▶ _Your instructions_: Copy the lines below word for word, leaving out the pictures.

--- Start Available data ---

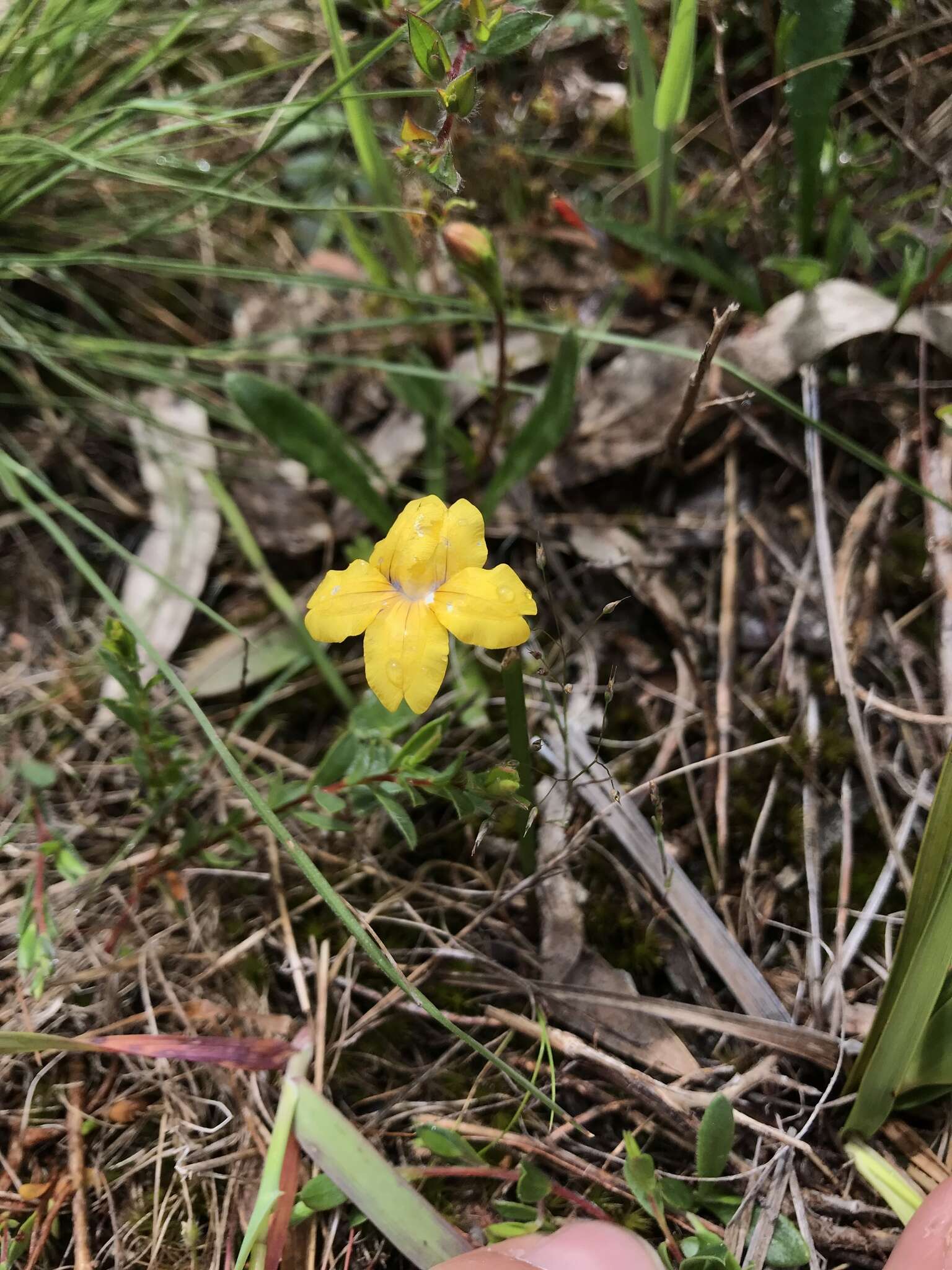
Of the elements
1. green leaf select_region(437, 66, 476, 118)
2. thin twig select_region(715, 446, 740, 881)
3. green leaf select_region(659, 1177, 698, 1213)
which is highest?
green leaf select_region(437, 66, 476, 118)

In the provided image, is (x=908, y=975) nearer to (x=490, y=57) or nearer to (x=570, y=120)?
(x=490, y=57)

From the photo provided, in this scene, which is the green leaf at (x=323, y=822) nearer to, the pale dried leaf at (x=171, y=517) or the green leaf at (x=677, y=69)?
the pale dried leaf at (x=171, y=517)

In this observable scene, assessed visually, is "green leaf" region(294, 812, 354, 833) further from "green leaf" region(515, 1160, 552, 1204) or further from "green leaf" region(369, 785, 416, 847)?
"green leaf" region(515, 1160, 552, 1204)

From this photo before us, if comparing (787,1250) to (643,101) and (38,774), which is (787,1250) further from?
(643,101)

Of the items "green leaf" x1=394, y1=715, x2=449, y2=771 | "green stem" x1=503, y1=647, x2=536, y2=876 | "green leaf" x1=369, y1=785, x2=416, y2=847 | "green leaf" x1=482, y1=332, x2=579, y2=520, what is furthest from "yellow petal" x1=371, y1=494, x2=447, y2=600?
"green leaf" x1=482, y1=332, x2=579, y2=520

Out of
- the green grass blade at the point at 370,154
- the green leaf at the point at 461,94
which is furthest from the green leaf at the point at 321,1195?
the green grass blade at the point at 370,154
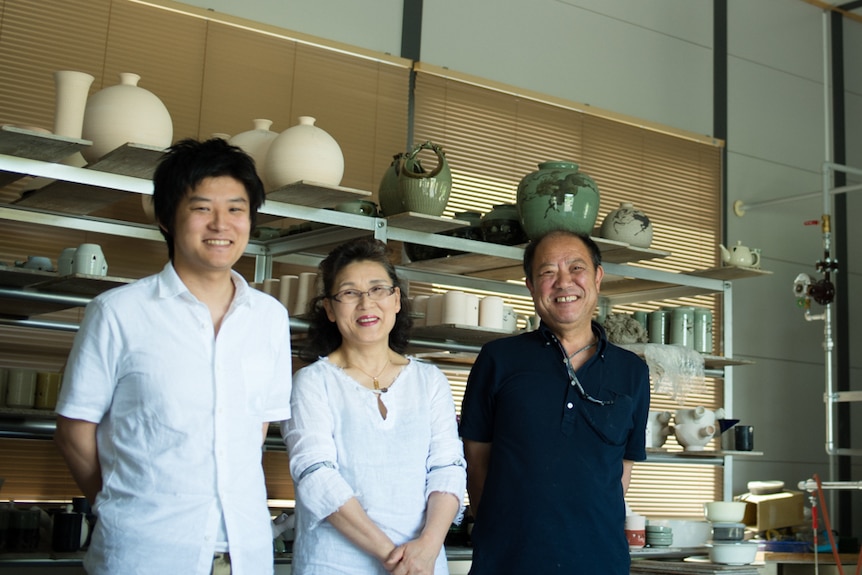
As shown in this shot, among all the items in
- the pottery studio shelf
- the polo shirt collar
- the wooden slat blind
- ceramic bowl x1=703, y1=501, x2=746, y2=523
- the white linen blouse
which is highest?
the wooden slat blind

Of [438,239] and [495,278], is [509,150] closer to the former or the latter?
[495,278]

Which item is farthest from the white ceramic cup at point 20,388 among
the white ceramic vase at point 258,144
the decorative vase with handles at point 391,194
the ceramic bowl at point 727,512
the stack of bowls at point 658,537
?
the ceramic bowl at point 727,512

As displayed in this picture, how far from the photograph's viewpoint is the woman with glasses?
6.47 ft

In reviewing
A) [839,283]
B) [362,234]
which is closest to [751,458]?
[839,283]

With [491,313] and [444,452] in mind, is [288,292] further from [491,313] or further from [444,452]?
[444,452]

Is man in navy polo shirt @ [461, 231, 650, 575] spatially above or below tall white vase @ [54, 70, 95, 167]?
below

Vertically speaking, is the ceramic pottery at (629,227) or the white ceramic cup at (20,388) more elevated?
the ceramic pottery at (629,227)

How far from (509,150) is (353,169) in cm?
92

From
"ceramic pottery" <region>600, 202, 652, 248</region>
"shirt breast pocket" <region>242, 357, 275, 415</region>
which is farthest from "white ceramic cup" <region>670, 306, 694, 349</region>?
"shirt breast pocket" <region>242, 357, 275, 415</region>

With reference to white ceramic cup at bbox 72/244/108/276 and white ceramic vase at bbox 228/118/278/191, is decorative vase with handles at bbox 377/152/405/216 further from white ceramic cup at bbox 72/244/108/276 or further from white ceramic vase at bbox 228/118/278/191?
white ceramic cup at bbox 72/244/108/276

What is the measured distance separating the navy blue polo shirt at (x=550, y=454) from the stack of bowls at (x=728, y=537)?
192cm

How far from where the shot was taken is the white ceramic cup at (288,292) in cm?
345

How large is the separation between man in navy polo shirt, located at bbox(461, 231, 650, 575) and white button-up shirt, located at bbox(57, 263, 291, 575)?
0.57 meters

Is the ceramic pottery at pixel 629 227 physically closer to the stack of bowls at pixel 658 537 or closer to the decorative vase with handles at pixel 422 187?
the decorative vase with handles at pixel 422 187
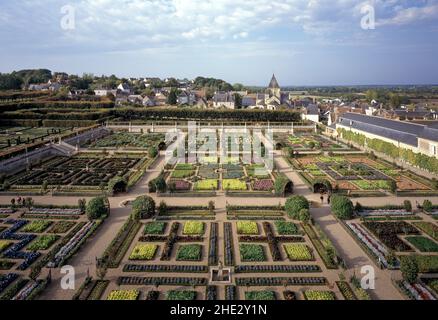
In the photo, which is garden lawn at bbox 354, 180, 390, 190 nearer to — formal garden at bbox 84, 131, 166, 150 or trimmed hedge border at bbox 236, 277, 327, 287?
trimmed hedge border at bbox 236, 277, 327, 287

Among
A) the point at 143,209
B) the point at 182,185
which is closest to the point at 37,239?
the point at 143,209

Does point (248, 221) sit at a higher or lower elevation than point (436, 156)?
Result: lower

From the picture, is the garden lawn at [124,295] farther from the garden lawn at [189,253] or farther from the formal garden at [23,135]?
the formal garden at [23,135]

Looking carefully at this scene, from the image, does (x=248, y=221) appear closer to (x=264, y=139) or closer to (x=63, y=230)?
(x=63, y=230)

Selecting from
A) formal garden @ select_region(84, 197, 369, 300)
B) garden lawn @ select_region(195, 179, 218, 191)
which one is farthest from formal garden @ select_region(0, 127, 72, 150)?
formal garden @ select_region(84, 197, 369, 300)

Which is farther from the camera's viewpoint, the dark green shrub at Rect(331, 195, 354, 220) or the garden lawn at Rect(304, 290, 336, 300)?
the dark green shrub at Rect(331, 195, 354, 220)

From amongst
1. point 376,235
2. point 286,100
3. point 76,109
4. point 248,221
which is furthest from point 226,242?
point 286,100
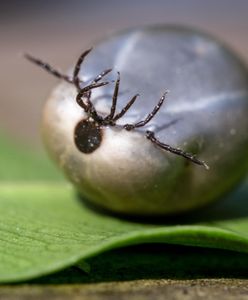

--- End Available data ---

▶ _Answer to the problem_:
Of the elements
1. green leaf select_region(437, 66, 476, 118)
2. thin twig select_region(715, 446, 740, 881)
3. green leaf select_region(659, 1177, 698, 1213)
which is highest?
green leaf select_region(437, 66, 476, 118)

In the provided image, is (x=908, y=975) nearer to (x=490, y=57) or nearer to (x=570, y=120)?
(x=490, y=57)

From the photo provided, in this scene, which is the green leaf at (x=323, y=822) nearer to, the pale dried leaf at (x=171, y=517) or the green leaf at (x=677, y=69)?
the pale dried leaf at (x=171, y=517)

In this observable scene, assessed visually, is "green leaf" region(294, 812, 354, 833) further from "green leaf" region(515, 1160, 552, 1204) or further from "green leaf" region(369, 785, 416, 847)?
"green leaf" region(515, 1160, 552, 1204)

From this photo before us, if comparing (787,1250) to (643,101) and (38,774), which is (787,1250) further from?
(643,101)

Of the items "green leaf" x1=394, y1=715, x2=449, y2=771 | "green stem" x1=503, y1=647, x2=536, y2=876 | "green leaf" x1=369, y1=785, x2=416, y2=847 | "green leaf" x1=482, y1=332, x2=579, y2=520, what is furthest from "yellow petal" x1=371, y1=494, x2=447, y2=600?
"green leaf" x1=482, y1=332, x2=579, y2=520

Out of
- the green grass blade at the point at 370,154
- the green leaf at the point at 461,94
which is furthest from the green leaf at the point at 321,1195?
the green grass blade at the point at 370,154
As shown in this shot, among all the items in
- the pottery studio shelf
- the polo shirt collar
- the wooden slat blind
- ceramic bowl x1=703, y1=501, x2=746, y2=523
- the white linen blouse
which is highest?
the wooden slat blind

Of [438,239] and [495,278], is [509,150] closer to the former or the latter?
[495,278]

Which item is farthest from the white ceramic cup at point 20,388 among
the white ceramic vase at point 258,144
the decorative vase with handles at point 391,194
the ceramic bowl at point 727,512
the stack of bowls at point 658,537
?
the ceramic bowl at point 727,512

As displayed in this picture, how far from the photograph's viewpoint is the woman with glasses?
6.47 ft

In reviewing
A) [839,283]
B) [362,234]
which is closest to [751,458]?
[839,283]

With [491,313] and [444,452] in mind, is [288,292] further from [491,313] or further from [444,452]?
[444,452]

Is man in navy polo shirt @ [461, 231, 650, 575] spatially above or below tall white vase @ [54, 70, 95, 167]?
below

Vertically speaking, is the ceramic pottery at (629,227) or the white ceramic cup at (20,388) more elevated?
the ceramic pottery at (629,227)

How far from (509,150) is (353,169) in cm?
92

From
"ceramic pottery" <region>600, 202, 652, 248</region>
"shirt breast pocket" <region>242, 357, 275, 415</region>
which is farthest from "white ceramic cup" <region>670, 306, 694, 349</region>?
"shirt breast pocket" <region>242, 357, 275, 415</region>

With reference to white ceramic cup at bbox 72/244/108/276 and white ceramic vase at bbox 228/118/278/191, is decorative vase with handles at bbox 377/152/405/216 further from white ceramic cup at bbox 72/244/108/276 or further from white ceramic vase at bbox 228/118/278/191?
white ceramic cup at bbox 72/244/108/276

What is the measured distance separating the navy blue polo shirt at (x=550, y=454) from the stack of bowls at (x=728, y=537)?
192cm

How far from where the shot was taken is the white ceramic cup at (288,292) in cm?
345

How large is the separation between man in navy polo shirt, located at bbox(461, 231, 650, 575) and white button-up shirt, located at bbox(57, 263, 291, 575)?
0.57 meters

Is the ceramic pottery at pixel 629 227 physically closer to the stack of bowls at pixel 658 537 or closer to the decorative vase with handles at pixel 422 187?
the decorative vase with handles at pixel 422 187
In the photo, which is garden lawn at bbox 354, 180, 390, 190 nearer to — formal garden at bbox 84, 131, 166, 150 or trimmed hedge border at bbox 236, 277, 327, 287?
trimmed hedge border at bbox 236, 277, 327, 287

Among
A) the point at 143,209
B) the point at 182,185
which is closest to the point at 37,239?
the point at 143,209

Does point (248, 221) sit at a higher or lower elevation than point (436, 156)?
Result: lower

From the picture, is the garden lawn at [124,295] farther from the garden lawn at [189,253] or farther from the formal garden at [23,135]?
the formal garden at [23,135]

Looking carefully at this scene, from the image, does (x=248, y=221) appear closer to (x=264, y=139) or closer to (x=63, y=230)?
(x=63, y=230)

Selecting from
A) formal garden @ select_region(84, 197, 369, 300)
B) garden lawn @ select_region(195, 179, 218, 191)
which one is farthest from formal garden @ select_region(0, 127, 72, 150)?
formal garden @ select_region(84, 197, 369, 300)

Which is farther from the camera's viewpoint, the dark green shrub at Rect(331, 195, 354, 220) or the garden lawn at Rect(304, 290, 336, 300)?
the dark green shrub at Rect(331, 195, 354, 220)

From amongst
1. point 376,235
2. point 286,100
3. point 76,109
4. point 248,221
which is furthest from point 226,242?
point 286,100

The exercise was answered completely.